* TEXT SECTION:
----
Cara H, Editor of Unconquered Peaks, looks at the key reasons that led David Cameron to hold the 2016 EU referendum.
In this essay I focus on the factors which led to the 2016 Referendum being held, rather than the result. David Cameron called the 2016 EU Referendum on the UK’s membership of the European Union (EU) in 2015, giving the British public the right to decide whether their future would be in or out of the EU. They chose to leave the EU by a margin of 51.9% leave, versus 48.1% remain. The UK-EU relationship has always been complicated and fraught, ever since joining in 1973. Factors analysed are ‘important’ as they led to Euroscepticism in British politics or the British public, and/or led to political pressure on Cameron to hold a referendum on EU membership.
I argue that the UK’s historic relationship with the EU contrasts sharply with their current aims. As for immigration, general anti-immigration sentiment, and the rise of UKIP (which are very much linked) strongly contributed to Euroscepticism and political pressure on Cameron. I also touch on Cameron himself, and his decision making around quelling his backbenchers.
A transactional vs political relationship
Britain has always viewed the EU differently to our European friends. Whilst most of Europe see themselves as European, Britons are the least likely to have Europe form part of their identity (see graph below), and do not have the same allegiance to Europe in comparisons to the German or French. Instead, we view our relationship with the EU as transactional, through a cost-benefit, economic analysis. This can be clearly traced back to our original reasons for joining.
----
* STORED DATA:
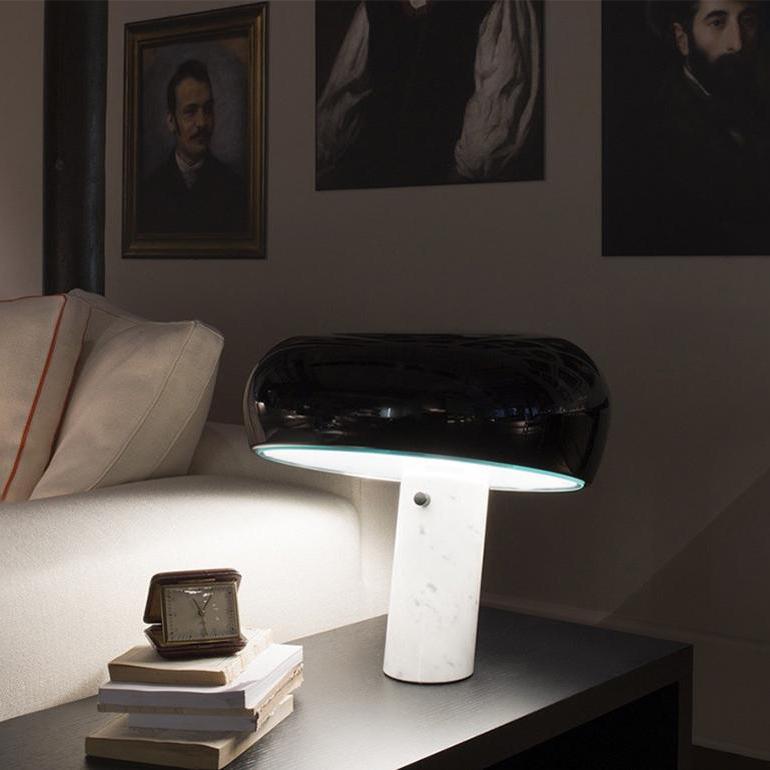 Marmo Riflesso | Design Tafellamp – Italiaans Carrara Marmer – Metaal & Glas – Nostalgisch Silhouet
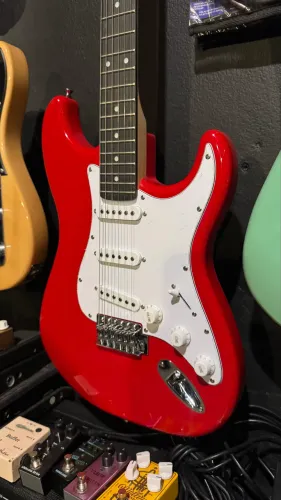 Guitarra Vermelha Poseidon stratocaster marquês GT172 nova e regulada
----
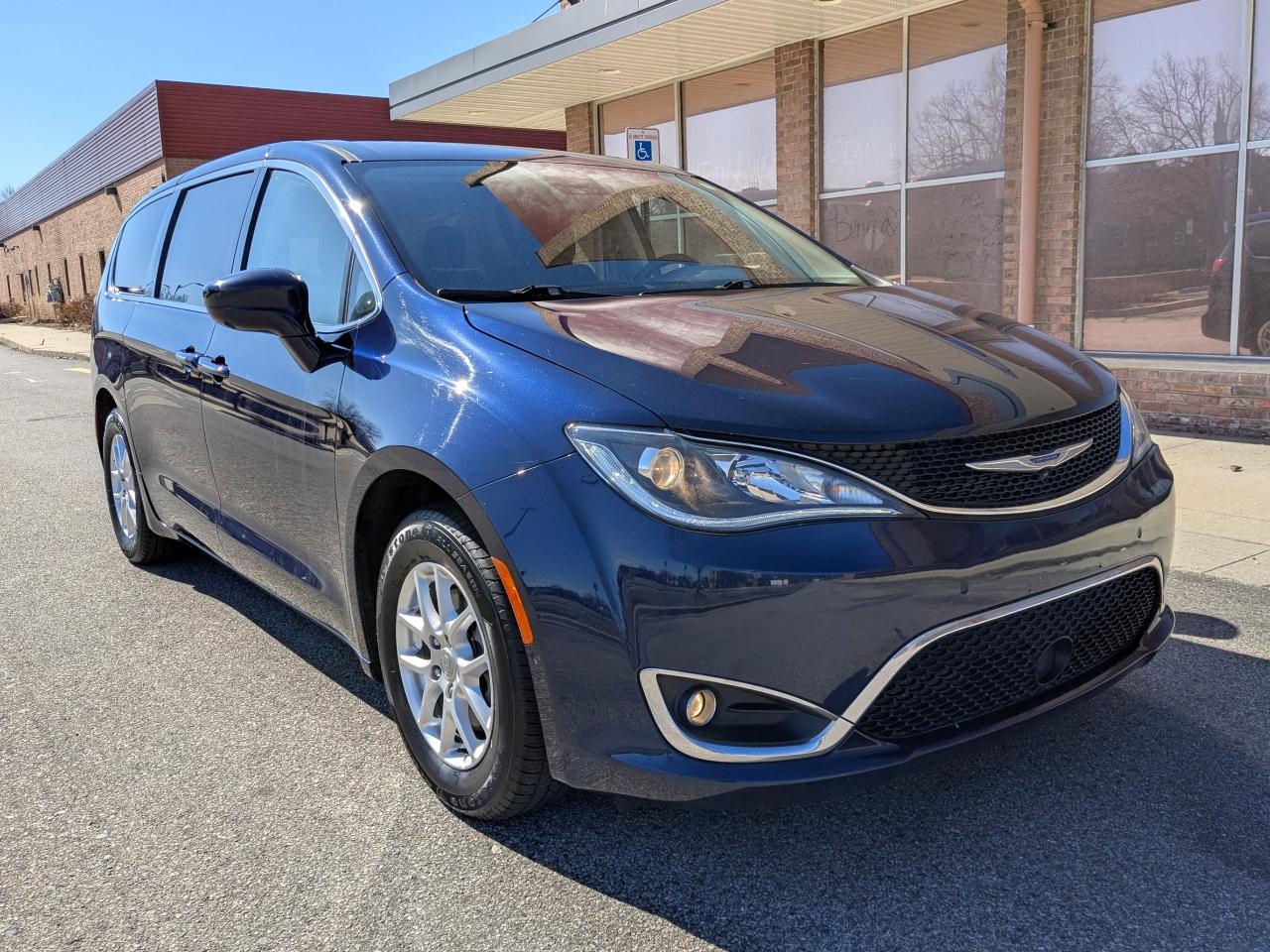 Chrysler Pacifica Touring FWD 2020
----
* TASK REQUIREMENTS: Repeat everything in the essay on the 2016 EU referendum above, from "I argue that" down to "reasons for joining.", word for word.

* EXERCISE ANSWER:
I argue that the UK’s historic relationship with the EU contrasts sharply with their current aims. As for immigration, general anti-immigration sentiment, and the rise of UKIP (which are very much linked) strongly contributed to Euroscepticism and political pressure on Cameron. I also touch on Cameron himself, and his decision making around quelling his backbenchers.
A transactional vs political relationship
Britain has always viewed the EU differently to our European friends. Whilst most of Europe see themselves as European, Britons are the least likely to have Europe form part of their identity (see graph below), and do not have the same allegiance to Europe in comparisons to the German or French. Instead, we view our relationship with the EU as transactional, through a cost-benefit, economic analysis. This can be clearly traced back to our original reasons for joining.